* _SET TASKS_:
1 - In the recording review, list the composers named after the words "we have only to read about it in".
2 - Copy word for word the part of the recording review that opens with the words containing "Francisco Yanez Calvino" and closes with "ways very easily.".

* _GIVEN PASSAGE_:
Francisco Yanez Calvino | Santiago de Compostela, GALIZA, Spain. | 10/19/2005
(5 out of 5 stars)
"Here we have the typical recording that have friends and enemies quite in the same number. I use to think this happens because of ears that are used to listen some way of playing Wagner and that never use to accept the new ways very easily.
If we speak seriously you can not hear, for example, any other recording with an orchestral playing and response so great and strong like the Berliner Philharmoniker under Barenboim's baton. Of course you can prefer another tempo, another dynamics, another way of understanding the sense of the work, but for me is quite an "objective" criteria that of the orchestral playing, from the technical point of view, a really outstanding miracle of perfection, from the very beginning to the end with the Isolda's death. The Vorspiel of the first act is one of the better music and performing I know, and in some way the key of many changes after his composition in the western music, specially in Germany and Austria, we have only to read about it in Bruckner, Brahms, Mahler, Schönberg, Berg, Webern... words. The way Barenboim conducts this Vorspiel is marvellous, full of mistery, grey premonitions and content passion, taking all the potential of the motive base of the work. The basses of the Berliner are amazing and the climax is so well done that you can finish breathless after the realization of the full score in this part, which ends in a marvellous pianissimo, very well recorded, like the full work, and with the distance voice of the sailor... ¡Outstanding!. And what can we say about the next dialogue between Brangane and Isolde? Perfection everywhere, in the singing and in the orchestral playing... Tension, perfect following the german musicality, vivid tempi...

* _PROVIDED MATERIAL_:

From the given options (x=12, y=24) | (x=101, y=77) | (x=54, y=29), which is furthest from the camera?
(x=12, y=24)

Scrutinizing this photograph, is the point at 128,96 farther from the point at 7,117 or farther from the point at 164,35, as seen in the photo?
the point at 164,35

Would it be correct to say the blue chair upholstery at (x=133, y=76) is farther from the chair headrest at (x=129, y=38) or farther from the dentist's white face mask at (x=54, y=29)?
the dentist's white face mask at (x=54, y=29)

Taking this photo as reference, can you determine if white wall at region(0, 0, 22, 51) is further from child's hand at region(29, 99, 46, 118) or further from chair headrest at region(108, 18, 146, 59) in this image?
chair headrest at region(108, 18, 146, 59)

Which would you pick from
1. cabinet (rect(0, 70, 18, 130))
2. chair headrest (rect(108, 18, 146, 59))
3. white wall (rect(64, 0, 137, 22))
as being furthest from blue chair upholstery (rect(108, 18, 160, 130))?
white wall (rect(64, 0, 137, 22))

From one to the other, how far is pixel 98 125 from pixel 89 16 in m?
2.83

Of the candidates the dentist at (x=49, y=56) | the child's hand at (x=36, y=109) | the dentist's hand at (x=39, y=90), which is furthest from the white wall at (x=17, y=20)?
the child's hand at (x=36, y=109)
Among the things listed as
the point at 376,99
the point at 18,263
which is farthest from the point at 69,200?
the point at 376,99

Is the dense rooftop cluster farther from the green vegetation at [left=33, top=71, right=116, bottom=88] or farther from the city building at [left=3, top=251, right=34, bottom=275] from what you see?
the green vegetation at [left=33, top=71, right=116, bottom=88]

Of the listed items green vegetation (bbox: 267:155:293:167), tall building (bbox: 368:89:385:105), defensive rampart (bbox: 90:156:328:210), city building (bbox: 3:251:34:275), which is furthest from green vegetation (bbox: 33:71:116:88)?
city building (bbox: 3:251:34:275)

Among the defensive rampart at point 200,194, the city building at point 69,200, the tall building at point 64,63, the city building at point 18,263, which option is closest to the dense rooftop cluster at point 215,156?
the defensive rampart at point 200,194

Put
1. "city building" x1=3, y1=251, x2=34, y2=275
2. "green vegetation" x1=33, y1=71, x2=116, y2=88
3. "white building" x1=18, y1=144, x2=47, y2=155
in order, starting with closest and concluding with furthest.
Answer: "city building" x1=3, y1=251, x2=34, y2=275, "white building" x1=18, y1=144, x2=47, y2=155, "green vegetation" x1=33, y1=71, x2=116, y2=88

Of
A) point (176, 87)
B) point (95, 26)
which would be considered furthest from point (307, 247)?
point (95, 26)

* _ANSWER SET_:
1 - Bruckner, Brahms, Mahler, Schönberg, Berg, Webern

2 -
Francisco Yanez Calvino | Santiago de Compostela, GALIZA, Spain. | 10/19/2005
(5 out of 5 stars)
"Here we have the typical recording that have friends and enemies quite in the same number. I use to think this happens because of ears that are used to listen some way of playing Wagner and that never use to accept the new ways very easily.